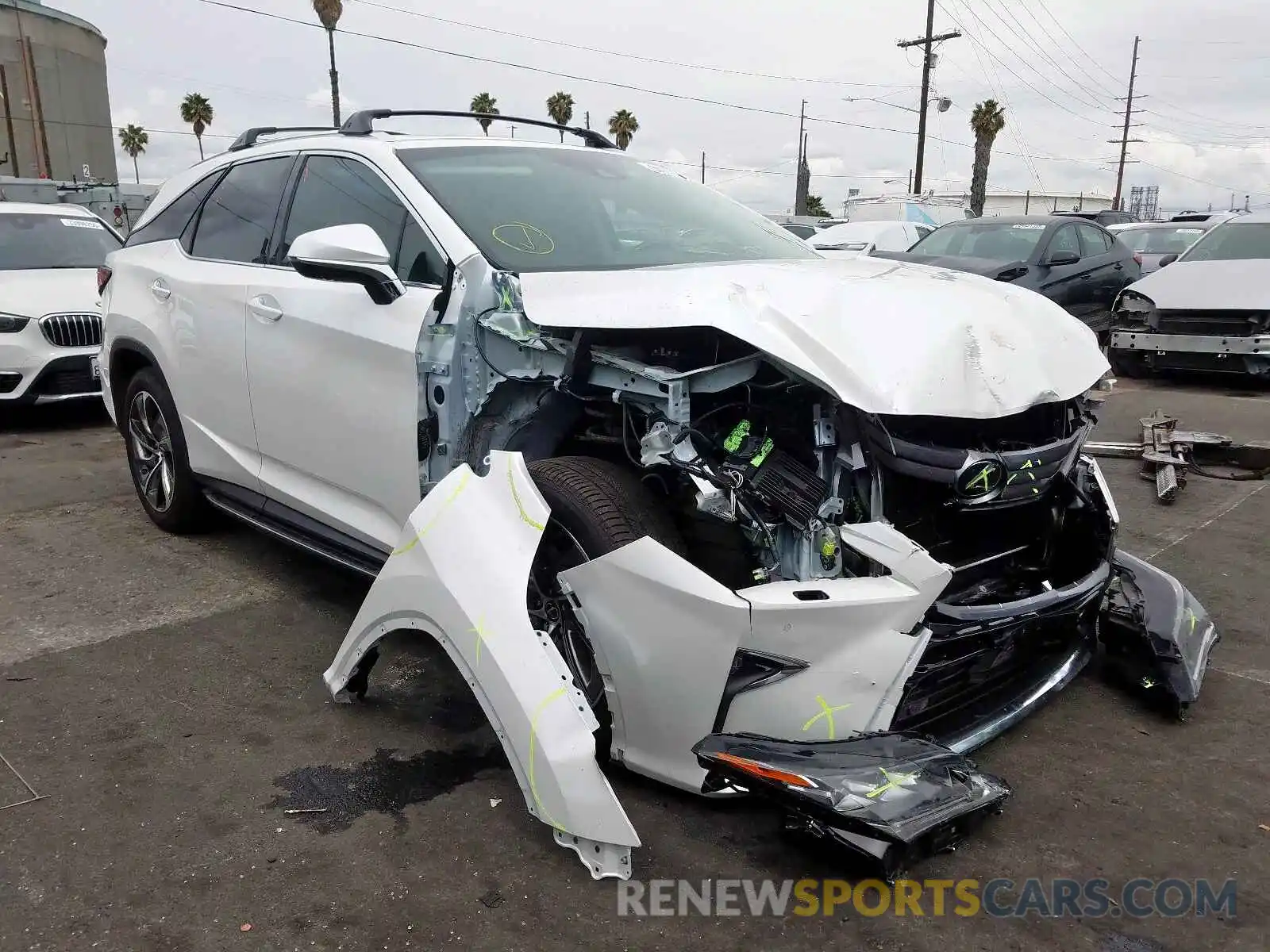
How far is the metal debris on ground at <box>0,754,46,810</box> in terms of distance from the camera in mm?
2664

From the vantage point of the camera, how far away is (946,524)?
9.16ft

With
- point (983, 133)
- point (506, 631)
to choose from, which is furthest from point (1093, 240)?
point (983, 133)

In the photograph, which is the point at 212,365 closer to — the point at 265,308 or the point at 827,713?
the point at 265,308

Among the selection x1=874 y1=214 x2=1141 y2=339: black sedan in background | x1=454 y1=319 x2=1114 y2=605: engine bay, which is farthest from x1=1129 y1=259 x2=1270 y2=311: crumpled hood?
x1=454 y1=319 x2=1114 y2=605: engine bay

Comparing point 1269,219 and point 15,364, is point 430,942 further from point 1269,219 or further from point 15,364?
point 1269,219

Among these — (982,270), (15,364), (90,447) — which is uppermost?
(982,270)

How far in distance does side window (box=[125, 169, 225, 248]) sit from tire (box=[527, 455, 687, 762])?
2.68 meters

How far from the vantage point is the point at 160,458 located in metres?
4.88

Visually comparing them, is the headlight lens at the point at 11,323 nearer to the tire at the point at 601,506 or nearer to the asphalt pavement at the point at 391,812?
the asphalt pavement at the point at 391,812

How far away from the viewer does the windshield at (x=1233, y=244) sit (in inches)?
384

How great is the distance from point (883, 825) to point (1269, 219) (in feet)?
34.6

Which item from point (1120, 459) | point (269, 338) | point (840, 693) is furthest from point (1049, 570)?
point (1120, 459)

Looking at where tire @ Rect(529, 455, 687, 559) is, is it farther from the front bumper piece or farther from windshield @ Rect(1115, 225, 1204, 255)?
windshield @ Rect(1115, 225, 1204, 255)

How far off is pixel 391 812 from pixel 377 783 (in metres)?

---

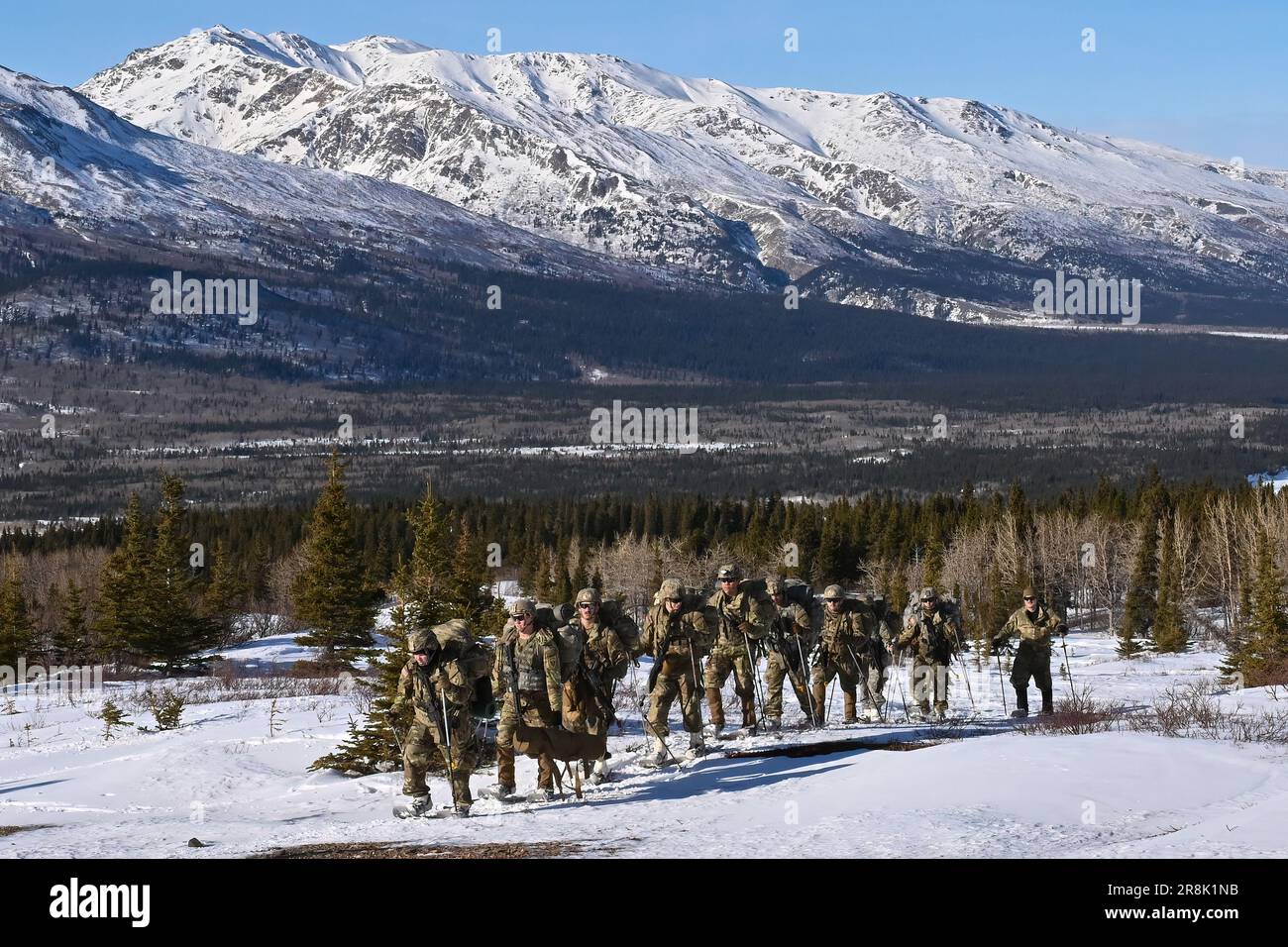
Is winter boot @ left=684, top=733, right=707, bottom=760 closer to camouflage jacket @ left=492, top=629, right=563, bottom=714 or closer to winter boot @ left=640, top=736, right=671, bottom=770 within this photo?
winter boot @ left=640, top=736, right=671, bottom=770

• [Work required] Which lines in the entries above contain the string "Rect"? Copy each such line in full, treating uppercase and lowercase as different.

• [Completed task]
Looking at where tire @ Rect(529, 455, 687, 559) is, is it farther from the front bumper piece or farther from windshield @ Rect(1115, 225, 1204, 255)?
windshield @ Rect(1115, 225, 1204, 255)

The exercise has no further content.